ORPHA:247676Classification level: Subtype of disorder
- Adult Rathbun disease
- Adult phosphoethanolaminuria
- Prevalence: Unknown
- Inheritance: Autosomal dominant or Autosomal recessive
- Age of onset: Adult
- ICD-10: E83.3
- OMIM: 146300
- UMLS: C0268413
- MeSH: -
- GARD: -
- MedDRA: -
The prevalence of adult hypophosphatasia is not known. However the prevalence of moderate HPP (childhood, adult and odontoHPP) cases taken together has been estimated at 1/6300.
Adult HPP is clinically very heterogeneous. In its mildest form it is the least severe form of hypophosphatasia (HPP), characterized by non-specific symptoms in later age, such as osteoporosis, musculoskeletal pain, chondrocalcinosis. Most patients present features during middle age but some may have had a history of mild rickets or other musculoskeletal manifestations in childhood. Cardinal features include stress fractures and pseudo-fractures of the lower limbs, along with foot, thigh, and hip pain. The most common fracture types are metatarsal and tibial and femoral pseudofractures. Osteomalacia, chondrocalcinosis, and osteoarthropathy may develop with age. Some patients report history of early loss of primary dentition. Loss of permanent dentition is also common and some cases of enamel hypoplasia and tooth mobility are described. Patients with the adult form of HPP may have had some manifestations in early life between the prenatal period and childhood (prenatal benign HPP or childhood HPP).
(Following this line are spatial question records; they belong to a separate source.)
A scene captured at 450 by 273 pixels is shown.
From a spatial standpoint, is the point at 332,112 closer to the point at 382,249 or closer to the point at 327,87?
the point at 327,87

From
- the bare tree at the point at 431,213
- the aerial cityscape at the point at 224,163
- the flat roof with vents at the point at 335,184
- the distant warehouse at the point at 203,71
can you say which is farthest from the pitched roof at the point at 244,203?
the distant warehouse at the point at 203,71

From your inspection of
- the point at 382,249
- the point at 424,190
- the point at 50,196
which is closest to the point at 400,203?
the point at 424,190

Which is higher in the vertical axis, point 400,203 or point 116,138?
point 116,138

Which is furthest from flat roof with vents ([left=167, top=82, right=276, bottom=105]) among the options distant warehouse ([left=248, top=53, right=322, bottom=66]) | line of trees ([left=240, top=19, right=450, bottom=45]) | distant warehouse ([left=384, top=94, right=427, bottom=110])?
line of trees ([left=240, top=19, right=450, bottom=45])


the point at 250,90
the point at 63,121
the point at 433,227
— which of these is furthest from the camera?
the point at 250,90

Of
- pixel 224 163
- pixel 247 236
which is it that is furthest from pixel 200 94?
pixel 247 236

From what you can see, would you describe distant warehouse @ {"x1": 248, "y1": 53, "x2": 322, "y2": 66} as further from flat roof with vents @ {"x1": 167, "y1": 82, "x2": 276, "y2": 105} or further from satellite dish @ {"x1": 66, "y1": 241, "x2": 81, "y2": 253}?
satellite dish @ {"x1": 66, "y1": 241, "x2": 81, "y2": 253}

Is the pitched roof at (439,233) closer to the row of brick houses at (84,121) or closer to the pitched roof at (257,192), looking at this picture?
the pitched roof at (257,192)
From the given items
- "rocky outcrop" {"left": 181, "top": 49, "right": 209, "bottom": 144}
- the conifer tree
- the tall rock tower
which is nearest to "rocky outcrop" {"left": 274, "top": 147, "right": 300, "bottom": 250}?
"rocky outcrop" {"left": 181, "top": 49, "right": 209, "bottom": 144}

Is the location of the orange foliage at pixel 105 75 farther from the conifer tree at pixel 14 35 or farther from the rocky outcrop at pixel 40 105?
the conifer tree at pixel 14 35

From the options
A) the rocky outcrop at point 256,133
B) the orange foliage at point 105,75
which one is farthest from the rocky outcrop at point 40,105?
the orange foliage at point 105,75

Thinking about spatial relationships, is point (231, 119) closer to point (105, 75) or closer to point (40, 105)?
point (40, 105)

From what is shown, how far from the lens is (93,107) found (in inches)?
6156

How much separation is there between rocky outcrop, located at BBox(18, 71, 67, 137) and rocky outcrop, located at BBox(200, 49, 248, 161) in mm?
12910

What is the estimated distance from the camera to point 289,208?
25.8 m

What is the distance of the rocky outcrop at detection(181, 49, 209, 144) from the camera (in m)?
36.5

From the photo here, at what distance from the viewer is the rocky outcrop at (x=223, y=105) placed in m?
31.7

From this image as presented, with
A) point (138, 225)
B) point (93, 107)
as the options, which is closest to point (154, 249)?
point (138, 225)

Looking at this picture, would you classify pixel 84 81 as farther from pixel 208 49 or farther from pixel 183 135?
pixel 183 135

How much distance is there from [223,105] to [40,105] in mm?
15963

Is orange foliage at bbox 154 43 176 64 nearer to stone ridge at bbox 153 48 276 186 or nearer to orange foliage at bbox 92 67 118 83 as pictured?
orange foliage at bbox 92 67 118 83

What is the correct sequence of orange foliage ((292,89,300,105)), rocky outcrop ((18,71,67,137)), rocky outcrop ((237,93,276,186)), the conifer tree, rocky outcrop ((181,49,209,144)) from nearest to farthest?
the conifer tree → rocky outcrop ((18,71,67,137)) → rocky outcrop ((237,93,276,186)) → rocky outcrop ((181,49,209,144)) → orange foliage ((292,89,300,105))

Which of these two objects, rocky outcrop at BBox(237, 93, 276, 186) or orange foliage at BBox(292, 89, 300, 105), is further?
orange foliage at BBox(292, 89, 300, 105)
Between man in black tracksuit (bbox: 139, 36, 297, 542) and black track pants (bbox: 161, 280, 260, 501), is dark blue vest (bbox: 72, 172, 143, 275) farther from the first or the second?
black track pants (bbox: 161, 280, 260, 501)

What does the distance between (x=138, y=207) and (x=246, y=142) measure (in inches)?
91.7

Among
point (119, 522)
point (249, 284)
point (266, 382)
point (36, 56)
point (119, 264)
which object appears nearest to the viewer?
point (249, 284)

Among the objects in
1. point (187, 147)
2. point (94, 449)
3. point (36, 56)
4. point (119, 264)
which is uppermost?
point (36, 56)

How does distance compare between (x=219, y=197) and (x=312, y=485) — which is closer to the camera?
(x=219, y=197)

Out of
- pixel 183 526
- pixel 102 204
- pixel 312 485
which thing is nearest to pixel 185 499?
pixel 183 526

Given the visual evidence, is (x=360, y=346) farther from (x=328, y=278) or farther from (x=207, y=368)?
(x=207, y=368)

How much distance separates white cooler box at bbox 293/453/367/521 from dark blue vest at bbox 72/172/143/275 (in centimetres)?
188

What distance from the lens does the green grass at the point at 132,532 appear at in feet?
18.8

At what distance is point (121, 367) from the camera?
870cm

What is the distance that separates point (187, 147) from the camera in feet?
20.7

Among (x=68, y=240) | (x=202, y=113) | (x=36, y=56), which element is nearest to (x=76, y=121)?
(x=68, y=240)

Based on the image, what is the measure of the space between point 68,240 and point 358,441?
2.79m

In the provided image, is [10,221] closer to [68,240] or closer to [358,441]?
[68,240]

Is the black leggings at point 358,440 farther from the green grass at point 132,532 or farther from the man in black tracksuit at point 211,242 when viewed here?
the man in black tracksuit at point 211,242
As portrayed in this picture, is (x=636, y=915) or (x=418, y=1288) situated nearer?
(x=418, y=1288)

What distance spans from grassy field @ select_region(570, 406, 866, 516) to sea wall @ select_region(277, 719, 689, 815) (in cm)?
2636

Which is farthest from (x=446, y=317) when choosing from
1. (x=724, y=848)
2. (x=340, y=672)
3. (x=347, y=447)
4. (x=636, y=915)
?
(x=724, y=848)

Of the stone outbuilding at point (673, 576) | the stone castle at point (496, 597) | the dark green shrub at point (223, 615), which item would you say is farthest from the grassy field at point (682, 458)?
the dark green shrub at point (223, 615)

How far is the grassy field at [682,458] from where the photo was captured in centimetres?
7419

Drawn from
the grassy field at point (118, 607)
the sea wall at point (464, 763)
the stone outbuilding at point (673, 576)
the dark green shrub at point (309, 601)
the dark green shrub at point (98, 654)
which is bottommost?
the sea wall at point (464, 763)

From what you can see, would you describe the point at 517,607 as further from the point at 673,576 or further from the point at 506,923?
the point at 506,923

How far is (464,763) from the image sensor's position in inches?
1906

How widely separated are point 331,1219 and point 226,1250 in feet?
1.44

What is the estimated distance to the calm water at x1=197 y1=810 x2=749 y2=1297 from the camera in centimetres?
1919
The presence of bone symptoms (osteomalacia, fractures) distinguish adult HPP from odontohypophosphatasia.
Mutations in the ALPL gene (1p36.12) are known to cause hypophosphatasia.
Diagnosis is based on clinical presentation, alkaline phosphatase assay and confirmed by genetic testing.
The main differential diagnosis is osteogenesis imperfecta.
Inheritance may be autosomal recessive (rare) or autosomal dominant (the vast majority of cases).
Management and treatment
Management is typically supportive.
Overall prognosis is typically good, although affected individuals may experience some physical limitations depending on the extent and progression of the disease.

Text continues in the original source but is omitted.